_RECORDS TO USE_
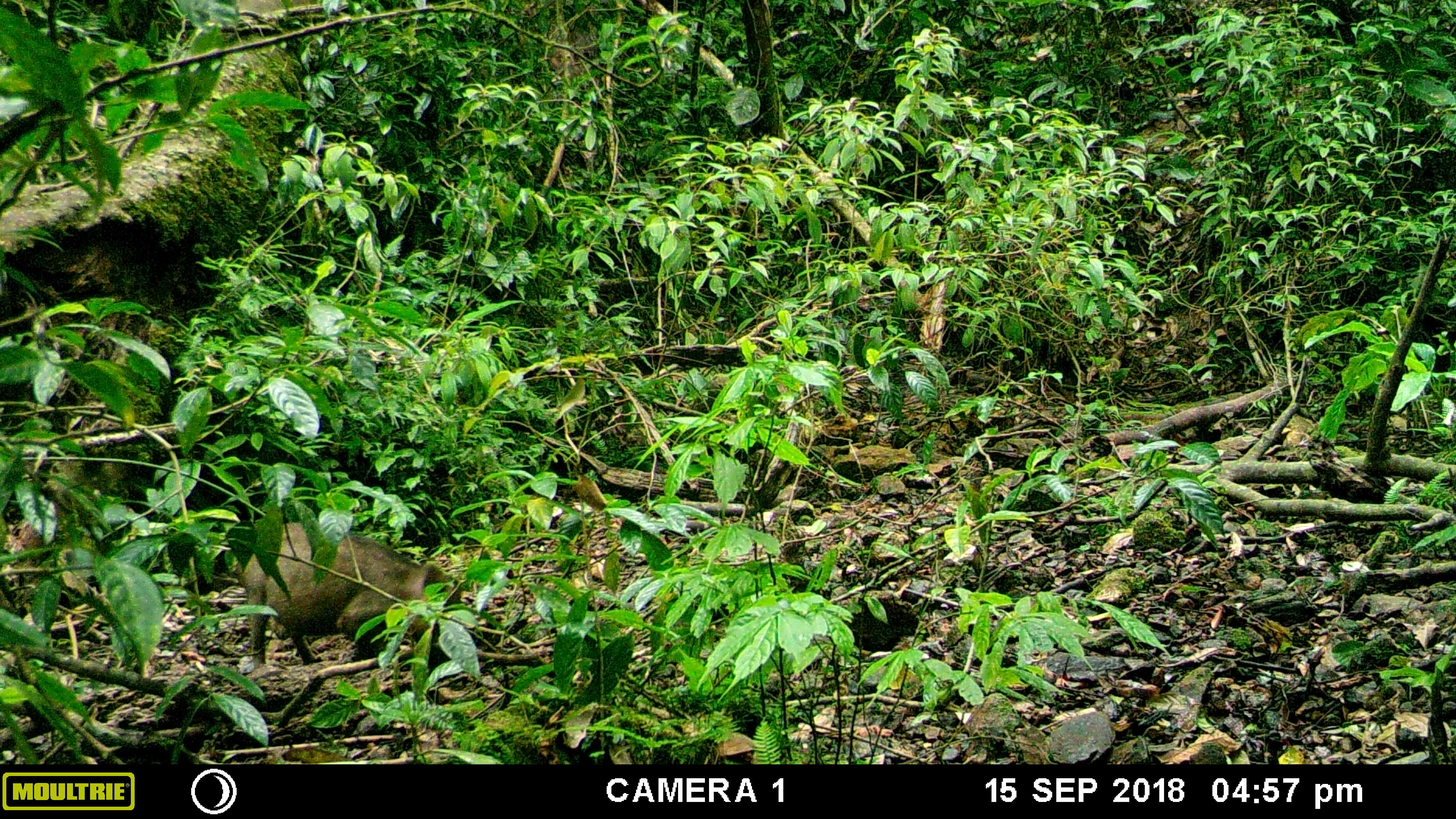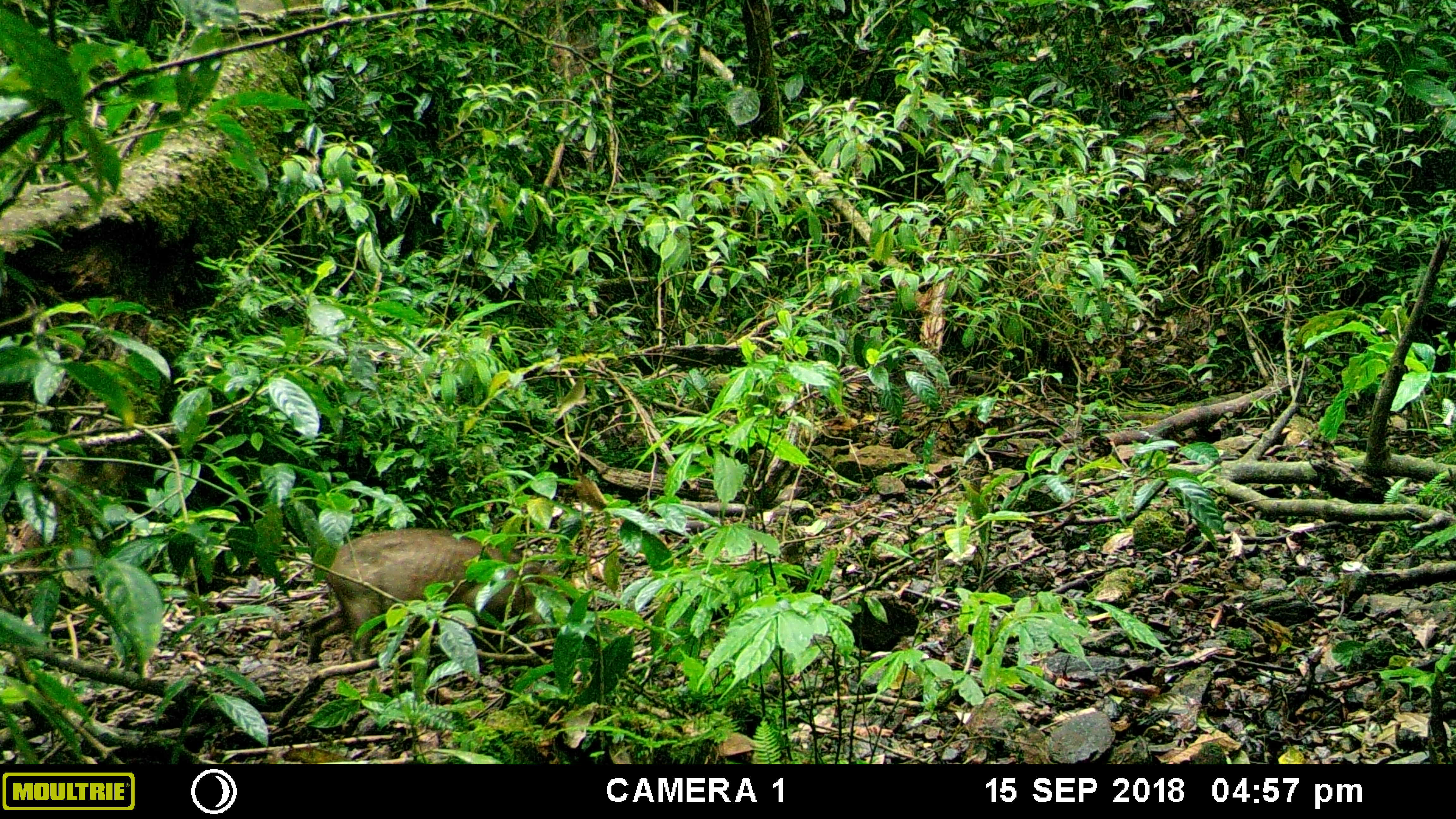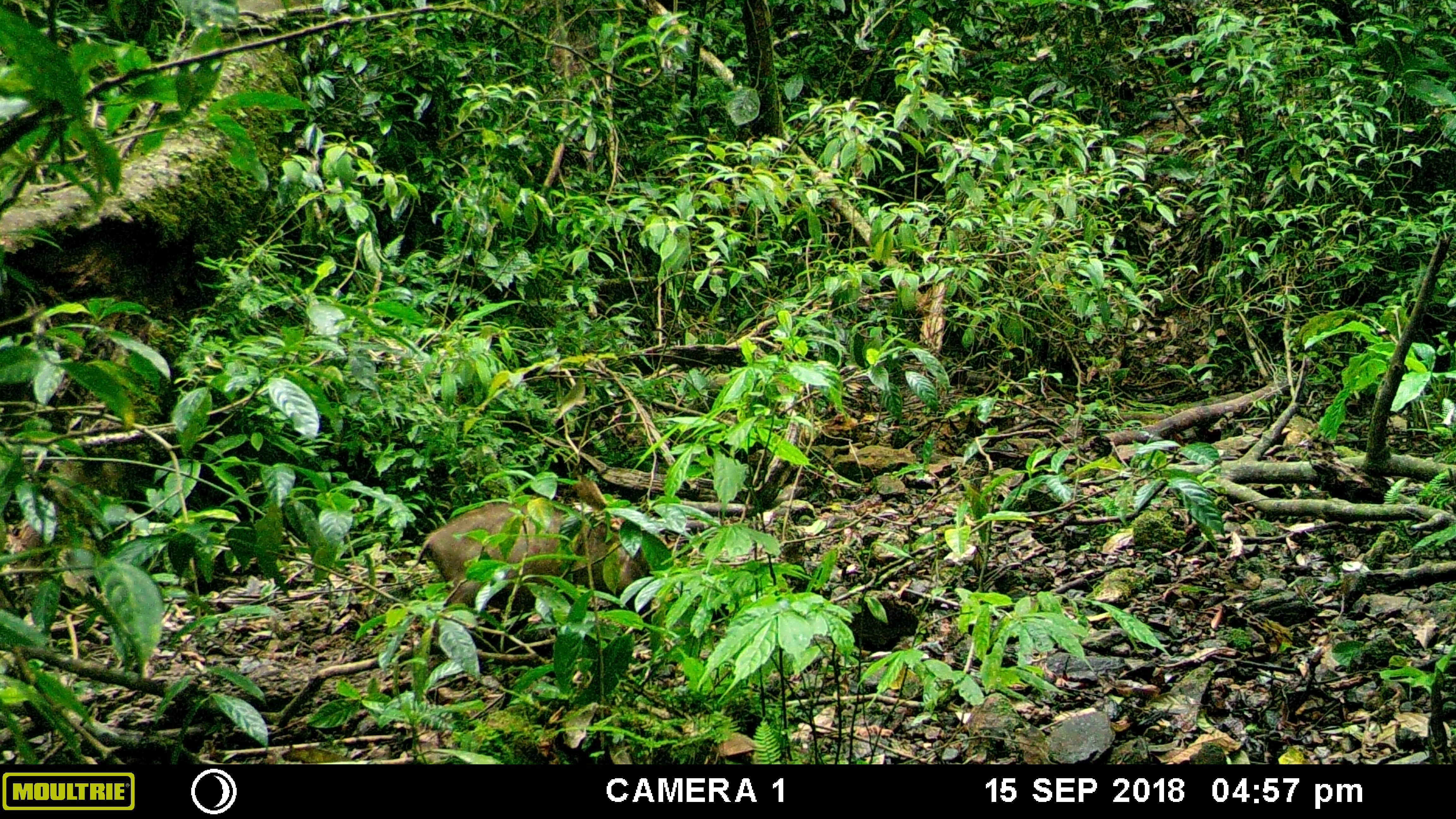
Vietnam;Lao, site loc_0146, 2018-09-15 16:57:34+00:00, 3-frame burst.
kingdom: Animalia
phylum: Chordata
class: Mammalia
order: Artiodactyla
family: Suidae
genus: Sus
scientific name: Sus scrofa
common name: eurasian wild pig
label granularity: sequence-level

_PROBLEM DESCRIPTION_
The reply should contain every line of the material exactly, and no images.

_TASK RESPONSE_
Vietnam;Lao, site loc_0146, 2018-09-15 16:57:34+00:00, 3-frame burst.
kingdom: Animalia
phylum: Chordata
class: Mammalia
order: Artiodactyla
family: Suidae
genus: Sus
scientific name: Sus scrofa
common name: eurasian wild pig
label granularity: sequence-level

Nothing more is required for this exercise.